- [DOCUMENT SECTION]
- Born: 23 September 1930 Carmarthenshire, Wales
- Died: 26 September 2013 (aged 83)
- Title: Jesus Professor of Celtic (1978–1996)

Academic background
- Alma mater: Jesus College, Oxford

Academic work
- Discipline: Celtic studies
- Institutions: University of Wales, Swansea Jesus College, Oxford Faculty of Medieval and Modern Languages, University of Oxford

= Ellis Evans =

Welsh academic (1930–2013)

David Ellis Evans FBA (23 September 1930 - 26 September 2013) was a Welsh scholar and academic. Having lectured at the University of Wales, Swansea, he returned to his alma mater the University of Oxford, serving as Jesus Professor of Celtic from 1978 until he retired in 1996.

==Early life and education==
Evans was born on 23 September 1930 in Llanfynydd, Carmarthenshire, Wales. He was educated at Llandeilo Grammar School. After studying at Jesus College, Oxford and he received a doctorate from the University of Oxford.

- [INFORMATION SHOWN]
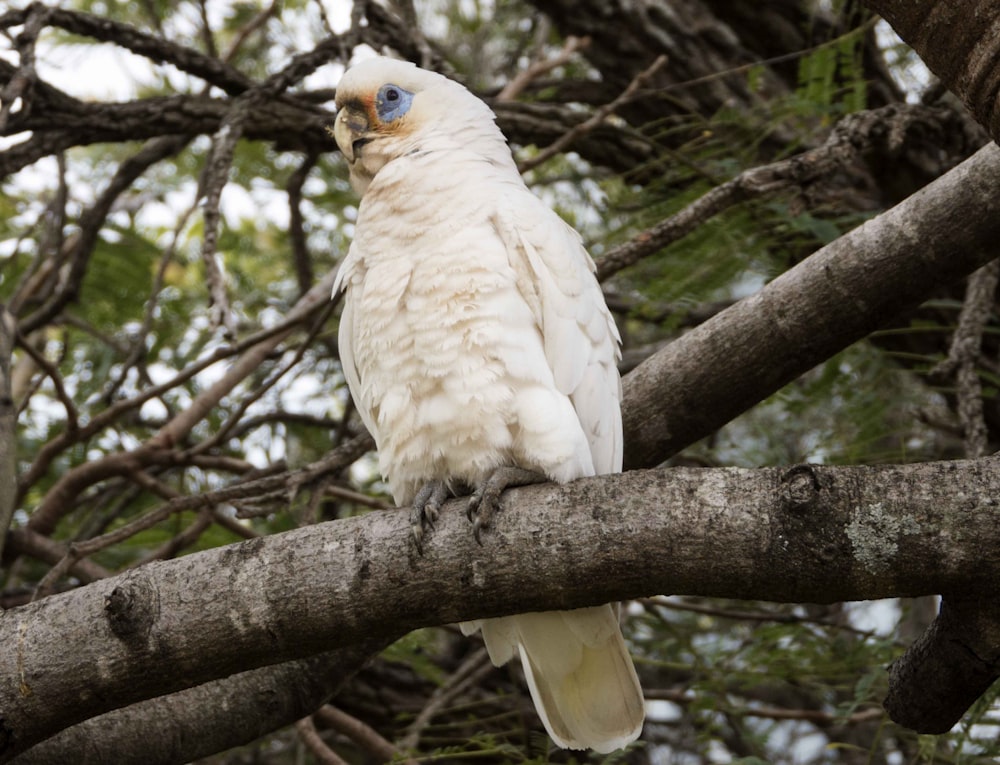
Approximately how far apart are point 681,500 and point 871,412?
1.49 m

- [JOBS]
1 > Answer these questions using the Ellis Evans biography:
(a) In which village was Evans born?
(b) Which school educated him?
(c) In what year did he retire as Jesus Professor of Celtic?
2 > Carry on the Ellis Evans biography from its last sentence.
The listing has no connection to the Ellis Evans biography.

- [RESPONSES TO THE EXERCISE]
1 >
(a) Llanfynydd, Carmarthenshire, Wales
(b) Llandeilo Grammar School
(c) 1996

2 >
==Academic career==
Evans lectured at the University of Wales, Swansea from 1957 to 1978, rising to become a professor. In 1978, he returned to Oxford University as Jesus Professor of Celtic and also became a Professorial Fellow of Jesus College. He was appointed as a Fellow of the British Academy in 1983, having delivered the Academy's Sir John Rhys Memorial Lecture in 1977, named in honour of the first Oxford Celtic Professor. He retired in 1996.

His particular research interest was early Celtic culture throughout Europe, dealing with its relationship with that of the classical world, and in the history of the Insular Celtic languages, including the early literatures of Wales and Ireland. A volume of essays on these topics by fellow Celticists was published in 1995 in honour of his 65th birthday; Essays in honour of Professor D. Ellis Evans on the occasion of his sixty-fifth birthday.

==Selected works==
- Evans, D. Ellis (1967). "Gaulish personal names: a study of some Continental Celtic formations"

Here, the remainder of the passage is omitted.